Problem to work on - Repeat the whole listing, keeping each line as it is.

--- Supplied material Enclosed Below ---

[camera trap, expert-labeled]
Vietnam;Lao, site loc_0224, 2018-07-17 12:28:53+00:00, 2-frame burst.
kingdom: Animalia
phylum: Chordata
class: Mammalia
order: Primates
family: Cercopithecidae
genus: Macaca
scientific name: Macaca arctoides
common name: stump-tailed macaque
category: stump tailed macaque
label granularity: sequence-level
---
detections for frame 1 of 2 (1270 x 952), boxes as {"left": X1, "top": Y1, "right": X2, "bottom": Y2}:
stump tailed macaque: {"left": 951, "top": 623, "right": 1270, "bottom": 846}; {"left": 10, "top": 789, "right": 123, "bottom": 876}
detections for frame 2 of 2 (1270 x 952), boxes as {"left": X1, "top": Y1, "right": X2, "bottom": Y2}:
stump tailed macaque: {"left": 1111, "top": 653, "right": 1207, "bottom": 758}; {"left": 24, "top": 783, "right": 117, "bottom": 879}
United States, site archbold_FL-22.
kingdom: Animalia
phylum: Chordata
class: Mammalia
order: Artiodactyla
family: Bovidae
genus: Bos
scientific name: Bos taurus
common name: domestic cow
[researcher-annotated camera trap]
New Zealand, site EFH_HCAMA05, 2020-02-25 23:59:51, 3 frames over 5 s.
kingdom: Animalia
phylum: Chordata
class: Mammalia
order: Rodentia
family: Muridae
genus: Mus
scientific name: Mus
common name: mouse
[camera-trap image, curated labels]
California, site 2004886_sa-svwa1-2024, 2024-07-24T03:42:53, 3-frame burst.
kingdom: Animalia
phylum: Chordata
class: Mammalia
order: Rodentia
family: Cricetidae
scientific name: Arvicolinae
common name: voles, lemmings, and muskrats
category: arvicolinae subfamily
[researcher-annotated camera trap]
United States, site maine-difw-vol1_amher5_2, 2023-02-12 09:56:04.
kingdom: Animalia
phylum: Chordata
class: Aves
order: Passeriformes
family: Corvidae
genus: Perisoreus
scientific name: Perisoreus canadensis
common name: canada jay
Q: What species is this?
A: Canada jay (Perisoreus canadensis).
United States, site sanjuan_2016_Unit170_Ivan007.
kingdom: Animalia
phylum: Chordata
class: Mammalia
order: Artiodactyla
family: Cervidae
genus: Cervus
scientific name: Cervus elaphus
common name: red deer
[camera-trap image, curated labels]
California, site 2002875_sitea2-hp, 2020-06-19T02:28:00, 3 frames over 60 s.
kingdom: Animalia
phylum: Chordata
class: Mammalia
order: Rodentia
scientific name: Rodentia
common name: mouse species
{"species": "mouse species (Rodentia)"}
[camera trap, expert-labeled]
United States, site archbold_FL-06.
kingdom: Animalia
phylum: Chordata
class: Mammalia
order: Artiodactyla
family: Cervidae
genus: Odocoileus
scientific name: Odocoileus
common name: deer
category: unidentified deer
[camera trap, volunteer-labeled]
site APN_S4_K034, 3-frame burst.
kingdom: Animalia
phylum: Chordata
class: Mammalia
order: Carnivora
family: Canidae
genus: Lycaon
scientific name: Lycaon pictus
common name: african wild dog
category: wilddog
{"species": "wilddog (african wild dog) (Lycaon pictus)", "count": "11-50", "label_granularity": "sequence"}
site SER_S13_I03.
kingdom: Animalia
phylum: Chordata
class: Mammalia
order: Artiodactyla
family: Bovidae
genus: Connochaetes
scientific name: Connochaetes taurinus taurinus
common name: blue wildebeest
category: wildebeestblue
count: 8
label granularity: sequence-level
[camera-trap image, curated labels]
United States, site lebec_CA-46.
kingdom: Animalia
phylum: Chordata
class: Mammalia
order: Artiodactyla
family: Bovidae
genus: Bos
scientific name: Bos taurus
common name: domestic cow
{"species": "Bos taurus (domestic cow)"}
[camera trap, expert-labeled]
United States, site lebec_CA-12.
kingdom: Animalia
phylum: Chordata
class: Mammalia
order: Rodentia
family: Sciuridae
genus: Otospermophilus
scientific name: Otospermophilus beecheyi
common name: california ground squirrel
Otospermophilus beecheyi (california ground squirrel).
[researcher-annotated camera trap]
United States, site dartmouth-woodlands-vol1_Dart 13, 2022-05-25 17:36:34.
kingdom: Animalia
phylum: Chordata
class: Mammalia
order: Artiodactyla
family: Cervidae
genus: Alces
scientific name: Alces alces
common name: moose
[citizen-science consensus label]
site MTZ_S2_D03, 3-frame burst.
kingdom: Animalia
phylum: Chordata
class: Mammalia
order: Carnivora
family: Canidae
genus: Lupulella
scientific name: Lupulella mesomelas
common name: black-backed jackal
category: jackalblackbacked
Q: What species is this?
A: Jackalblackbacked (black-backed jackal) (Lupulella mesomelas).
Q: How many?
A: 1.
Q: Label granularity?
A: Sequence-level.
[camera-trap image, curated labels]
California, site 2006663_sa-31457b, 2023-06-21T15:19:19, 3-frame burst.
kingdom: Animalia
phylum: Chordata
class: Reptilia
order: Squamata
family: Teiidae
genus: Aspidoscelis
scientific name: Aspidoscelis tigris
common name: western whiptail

--- End of Enclosed Supplied material ---

Solution to the problem -
[camera trap, expert-labeled]
Vietnam;Lao, site loc_0224, 2018-07-17 12:28:53+00:00, 2-frame burst.
kingdom: Animalia
phylum: Chordata
class: Mammalia
order: Primates
family: Cercopithecidae
genus: Macaca
scientific name: Macaca arctoides
common name: stump-tailed macaque
category: stump tailed macaque
label granularity: sequence-level
---
detections for frame 1 of 2 (1270 x 952), boxes as {"left": X1, "top": Y1, "right": X2, "bottom": Y2}:
stump tailed macaque: {"left": 951, "top": 623, "right": 1270, "bottom": 846}; {"left": 10, "top": 789, "right": 123, "bottom": 876}
detections for frame 2 of 2 (1270 x 952), boxes as {"left": X1, "top": Y1, "right": X2, "bottom": Y2}:
stump tailed macaque: {"left": 1111, "top": 653, "right": 1207, "bottom": 758}; {"left": 24, "top": 783, "right": 117, "bottom": 879}
United States, site archbold_FL-22.
kingdom: Animalia
phylum: Chordata
class: Mammalia
order: Artiodactyla
family: Bovidae
genus: Bos
scientific name: Bos taurus
common name: domestic cow
[researcher-annotated camera trap]
New Zealand, site EFH_HCAMA05, 2020-02-25 23:59:51, 3 frames over 5 s.
kingdom: Animalia
phylum: Chordata
class: Mammalia
order: Rodentia
family: Muridae
genus: Mus
scientific name: Mus
common name: mouse
[camera-trap image, curated labels]
California, site 2004886_sa-svwa1-2024, 2024-07-24T03:42:53, 3-frame burst.
kingdom: Animalia
phylum: Chordata
class: Mammalia
order: Rodentia
family: Cricetidae
scientific name: Arvicolinae
common name: voles, lemmings, and muskrats
category: arvicolinae subfamily
[researcher-annotated camera trap]
United States, site maine-difw-vol1_amher5_2, 2023-02-12 09:56:04.
kingdom: Animalia
phylum: Chordata
class: Aves
order: Passeriformes
family: Corvidae
genus: Perisoreus
scientific name: Perisoreus canadensis
common name: canada jay
Q: What species is this?
A: Canada jay (Perisoreus canadensis).
United States, site sanjuan_2016_Unit170_Ivan007.
kingdom: Animalia
phylum: Chordata
class: Mammalia
order: Artiodactyla
family: Cervidae
genus: Cervus
scientific name: Cervus elaphus
common name: red deer
[camera-trap image, curated labels]
California, site 2002875_sitea2-hp, 2020-06-19T02:28:00, 3 frames over 60 s.
kingdom: Animalia
phylum: Chordata
class: Mammalia
order: Rodentia
scientific name: Rodentia
common name: mouse species
{"species": "mouse species (Rodentia)"}
[camera trap, expert-labeled]
United States, site archbold_FL-06.
kingdom: Animalia
phylum: Chordata
class: Mammalia
order: Artiodactyla
family: Cervidae
genus: Odocoileus
scientific name: Odocoileus
common name: deer
category: unidentified deer
[camera trap, volunteer-labeled]
site APN_S4_K034, 3-frame burst.
kingdom: Animalia
phylum: Chordata
class: Mammalia
order: Carnivora
family: Canidae
genus: Lycaon
scientific name: Lycaon pictus
common name: african wild dog
category: wilddog
{"species": "wilddog (african wild dog) (Lycaon pictus)", "count": "11-50", "label_granularity": "sequence"}
site SER_S13_I03.
kingdom: Animalia
phylum: Chordata
class: Mammalia
order: Artiodactyla
family: Bovidae
genus: Connochaetes
scientific name: Connochaetes taurinus taurinus
common name: blue wildebeest
category: wildebeestblue
count: 8
label granularity: sequence-level
[camera-trap image, curated labels]
United States, site lebec_CA-46.
kingdom: Animalia
phylum: Chordata
class: Mammalia
order: Artiodactyla
family: Bovidae
genus: Bos
scientific name: Bos taurus
common name: domestic cow
{"species": "Bos taurus (domestic cow)"}
[camera trap, expert-labeled]
United States, site lebec_CA-12.
kingdom: Animalia
phylum: Chordata
class: Mammalia
order: Rodentia
family: Sciuridae
genus: Otospermophilus
scientific name: Otospermophilus beecheyi
common name: california ground squirrel
Otospermophilus beecheyi (california ground squirrel).
[researcher-annotated camera trap]
United States, site dartmouth-woodlands-vol1_Dart 13, 2022-05-25 17:36:34.
kingdom: Animalia
phylum: Chordata
class: Mammalia
order: Artiodactyla
family: Cervidae
genus: Alces
scientific name: Alces alces
common name: moose
[citizen-science consensus label]
site MTZ_S2_D03, 3-frame burst.
kingdom: Animalia
phylum: Chordata
class: Mammalia
order: Carnivora
family: Canidae
genus: Lupulella
scientific name: Lupulella mesomelas
common name: black-backed jackal
category: jackalblackbacked
Q: What species is this?
A: Jackalblackbacked (black-backed jackal) (Lupulella mesomelas).
Q: How many?
A: 1.
Q: Label granularity?
A: Sequence-level.
[camera-trap image, curated labels]
California, site 2006663_sa-31457b, 2023-06-21T15:19:19, 3-frame burst.
kingdom: Animalia
phylum: Chordata
class: Reptilia
order: Squamata
family: Teiidae
genus: Aspidoscelis
scientific name: Aspidoscelis tigris
common name: western whiptail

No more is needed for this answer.